After Break had seen him off in the corridor, he wondered whether he’d be all right to work tomorrow. Still, when he remembered his previous experiences of drinking with Oscar, he thought that, after a good night’s sleep, he’d be back at work as if nothing had happened, no matter how much he’d had to drink.

“I suppose you might even call that sort a ‘model drinker’… Well, I’ll take care not to emulate him.”

As he spoke, Break was conscious of a faint headache deep inside his skull.

“All right. Even I had a bit too much to drink. Let’s have some water, then—”

As he turned around…

“………………Break.”

Even though she should have been asleep long ago, Sharon was standing just behind him.
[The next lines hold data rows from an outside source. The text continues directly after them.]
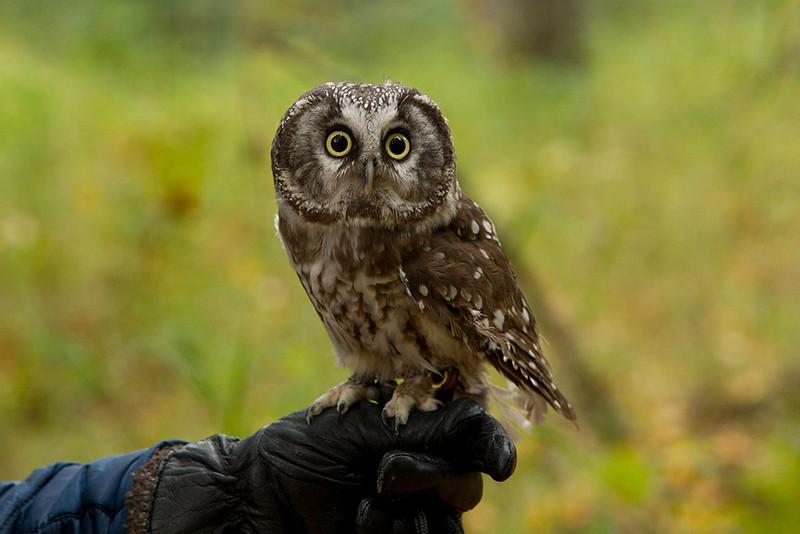 IMG_6715  Fang the Boreal Owl
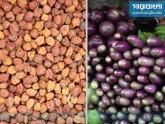 দাম কমছে ছোলা-বেগুনের, অপরিবর্তিত পেঁয়াজ-রসুন-আদা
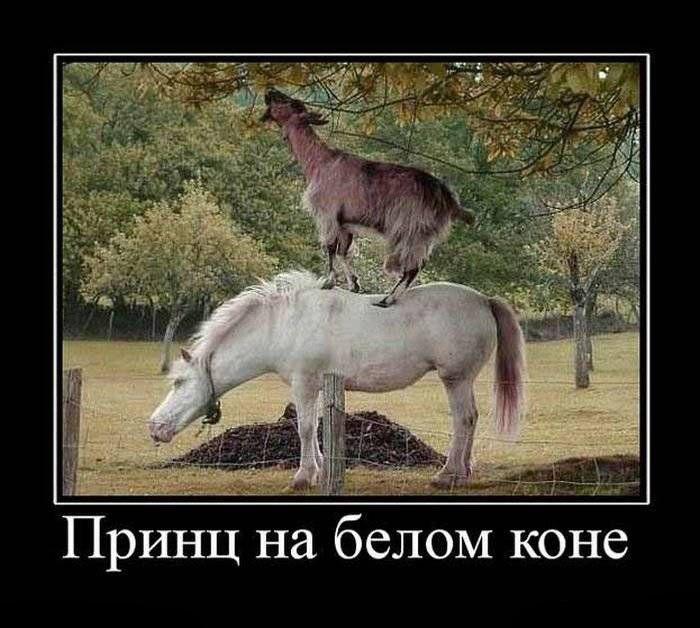 Принц на белом коне - прикольная картинка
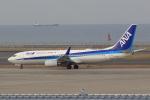 わんだーさんが、中部国際空港で撮影した全日空 737-881の航空フォト(飛行機 写真・画像)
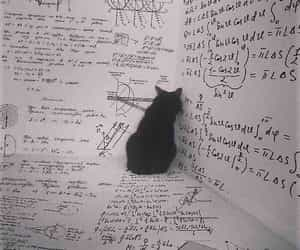 cat, math, and animal image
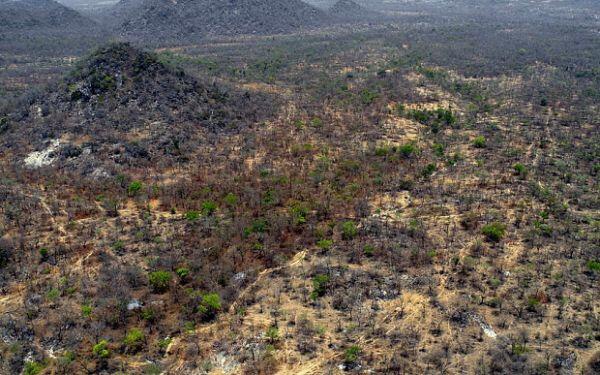 La forêt de Sambisa au Nigeria. © DR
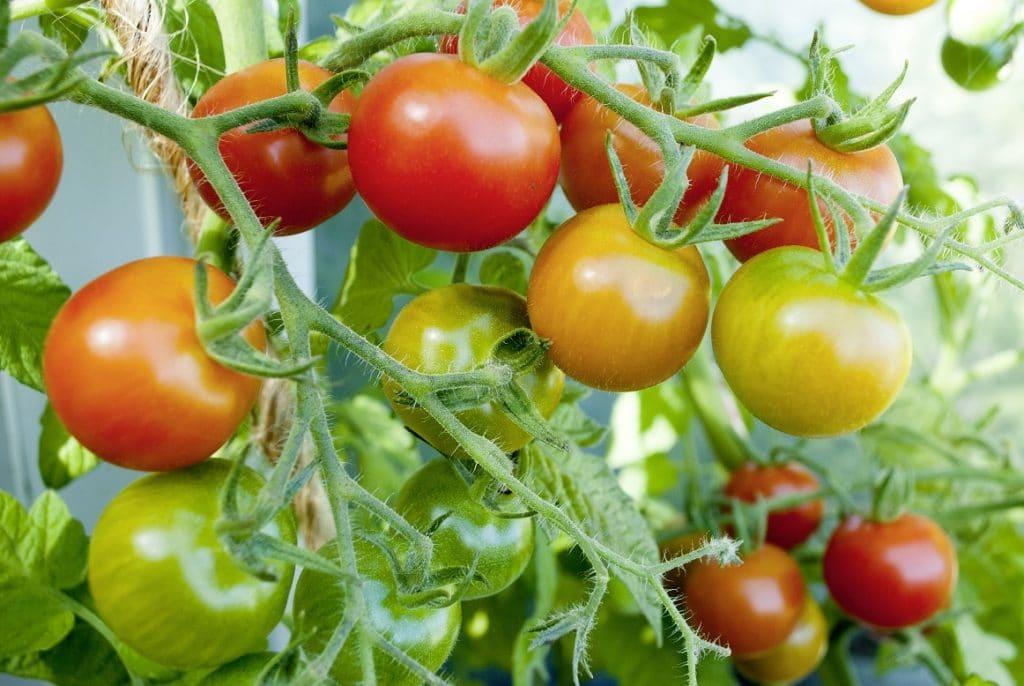 tomaten inhaltsstoffe nutzung und anbau. Black Bedroom Furniture Sets. Home Design Ideas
She wore a cardigan over her nightdress, and a dark, ominous aura over that. There was a tic at her temples, and as Sharon looked up at Break’s face, her eyes were steady and cold.

“Well, if it isn’t my lady. There’s a
beautiful
moon tonight, isn’t there.”

At Break’s cheerful greeting, Sharon said:

“…………………………”

Silently, she pointed into Break’s room:
Get inside.

4

As soon as she’d followed Break into the room, Sharon grimaced. “…I smell liquor.”

Then she looked around the room, counting the bottles scattered over the floor.

“There are ten of them… What is the meaning of this, Break?”

“Oscar-sama is truly unmanageable. He just barged in and helped himself to—”

“Be quiet. There’s quite enough liquor on your breath, too.”

Break had half been telling the truth, but when Sharon checked him sharply, all he could do was hold his tongue.

Ordered to “Sit down for a moment,” Break lowered himself into a chair.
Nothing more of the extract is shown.